**Exercise requirements**. Would you repeat the listing below verbatim and drop the images?

**Provided records**.
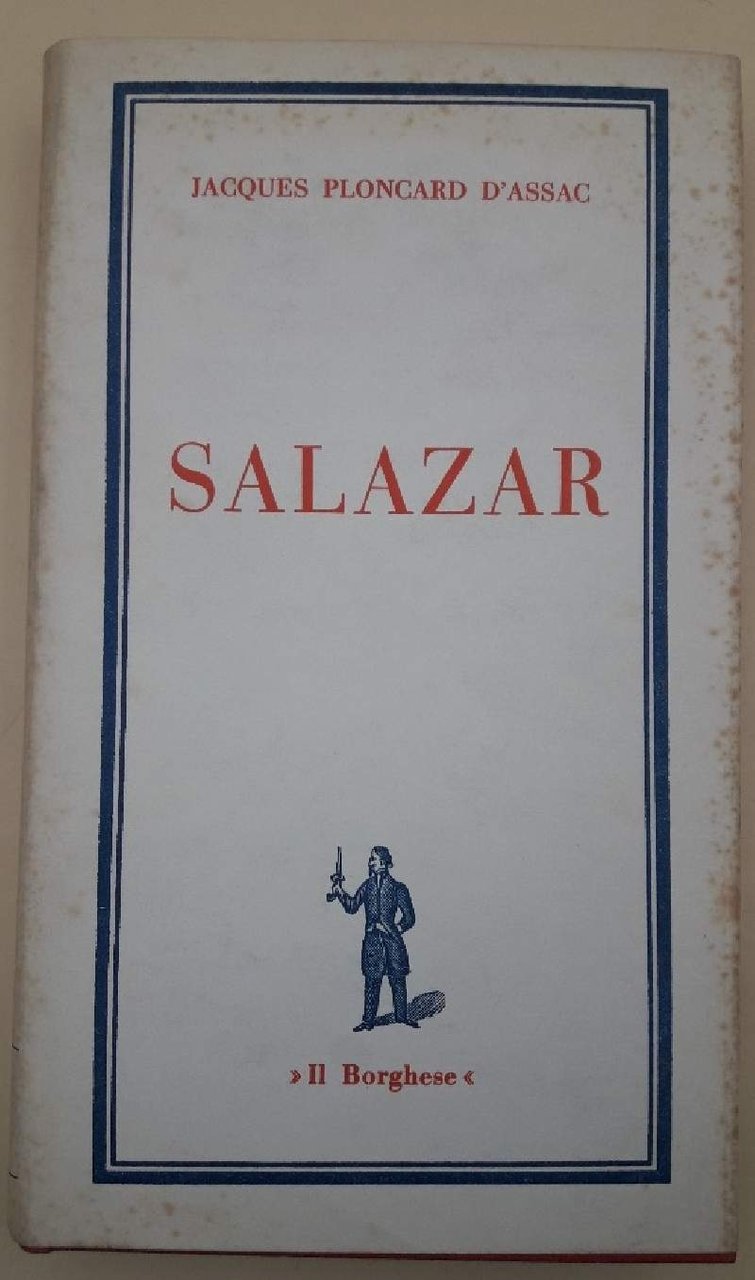 SALAZAR(1968)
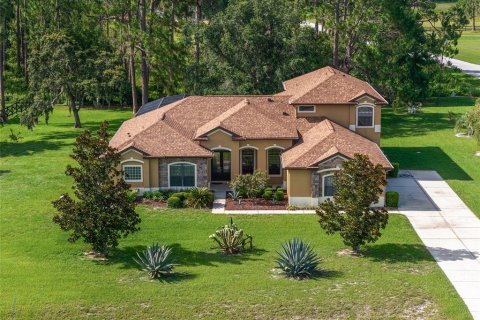 Villa ou maison à vendre à Clermont, Floride: 5 chambres, 359.81 m2 № 1813091 - photo 9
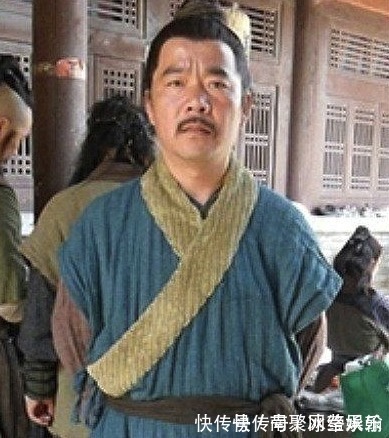 好汉&他是梁山唯一的庄稼汉,也是第一个战死的好汉,全书没有一句台词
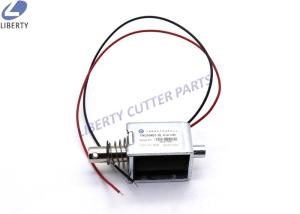 China Spreader Parts For Bullmer Spreading Machine Parts TAU1040T-10 Solenoid wholesale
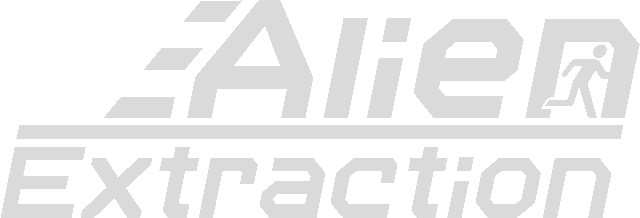 Alien Extraction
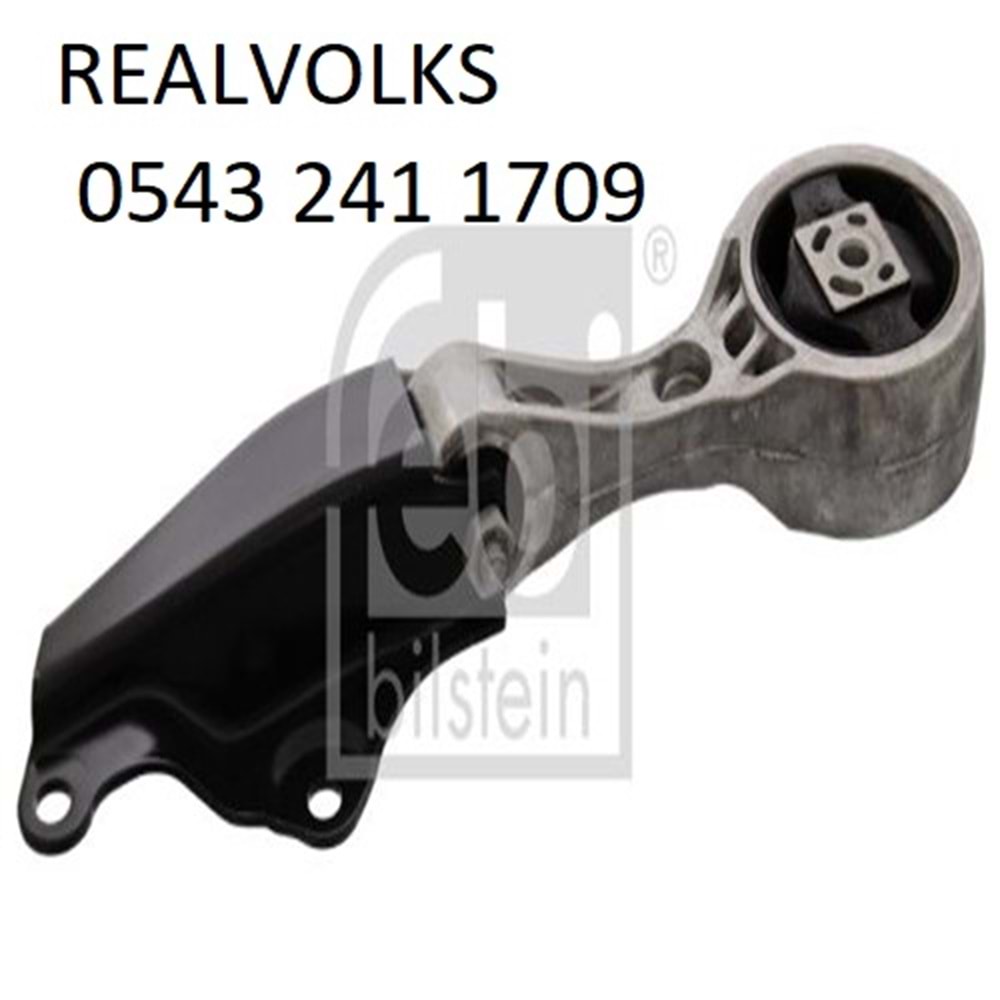 MOTOR TAKOZU ARKA MEKANIK SANZIMAN FABIA RAPID POLO A1 IBIZA TOLEDO 1.4 CUSA CUSB CUTA CYZA CZEA
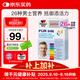 雙心（Doppel herz）男士B族復合維生素30片 維生素bd輔酶Q10南瓜籽 提耐力代謝免疫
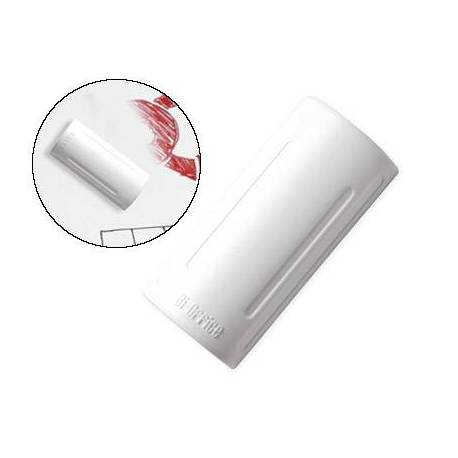 Borrador marca Bi-Office magnetico pizarra blanca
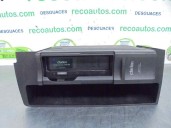 Recambio de sistema audio / radio cd para citroën c8 2.2 hdi fap cat (4hw) referencia OEM IAM 1498590077 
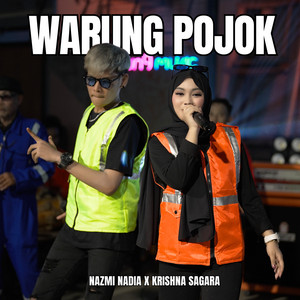 Warung Pojok by Nazmi Nadia, Krishna Sagara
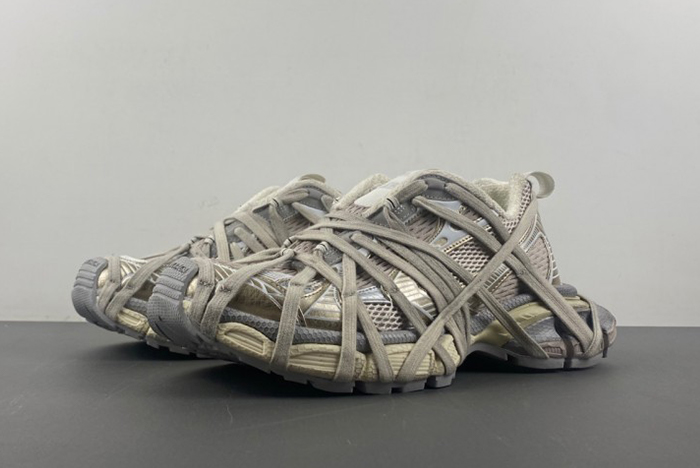 Ba*len*cia*ga phantom sneaker  778698 w3xll 9191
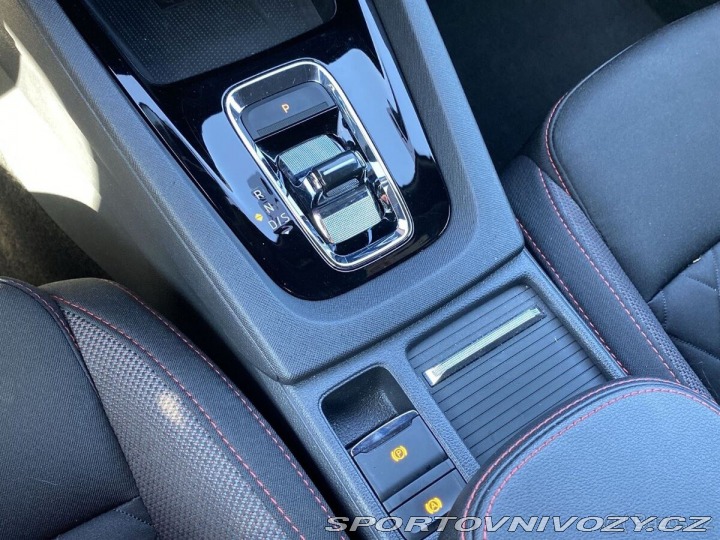 Škoda Ostatní modely Octavia 2,0 TDI DSG RS 2022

**Task answer**.
 SALAZAR(1968)
 Villa ou maison à vendre à Clermont, Floride: 5 chambres, 359.81 m2 № 1813091 - photo 9
 好汉&他是梁山唯一的庄稼汉,也是第一个战死的好汉,全书没有一句台词
 China Spreader Parts For Bullmer Spreading Machine Parts TAU1040T-10 Solenoid wholesale
 Alien Extraction
 MOTOR TAKOZU ARKA MEKANIK SANZIMAN FABIA RAPID POLO A1 IBIZA TOLEDO 1.4 CUSA CUSB CUTA CYZA CZEA
 雙心（Doppel herz）男士B族復合維生素30片 維生素bd輔酶Q10南瓜籽 提耐力代謝免疫
 Borrador marca Bi-Office magnetico pizarra blanca
 Recambio de sistema audio / radio cd para citroën c8 2.2 hdi fap cat (4hw) referencia OEM IAM 1498590077 
 Warung Pojok by Nazmi Nadia, Krishna Sagara
 Ba*len*cia*ga phantom sneaker  778698 w3xll 9191
 Škoda Ostatní modely Octavia 2,0 TDI DSG RS 2022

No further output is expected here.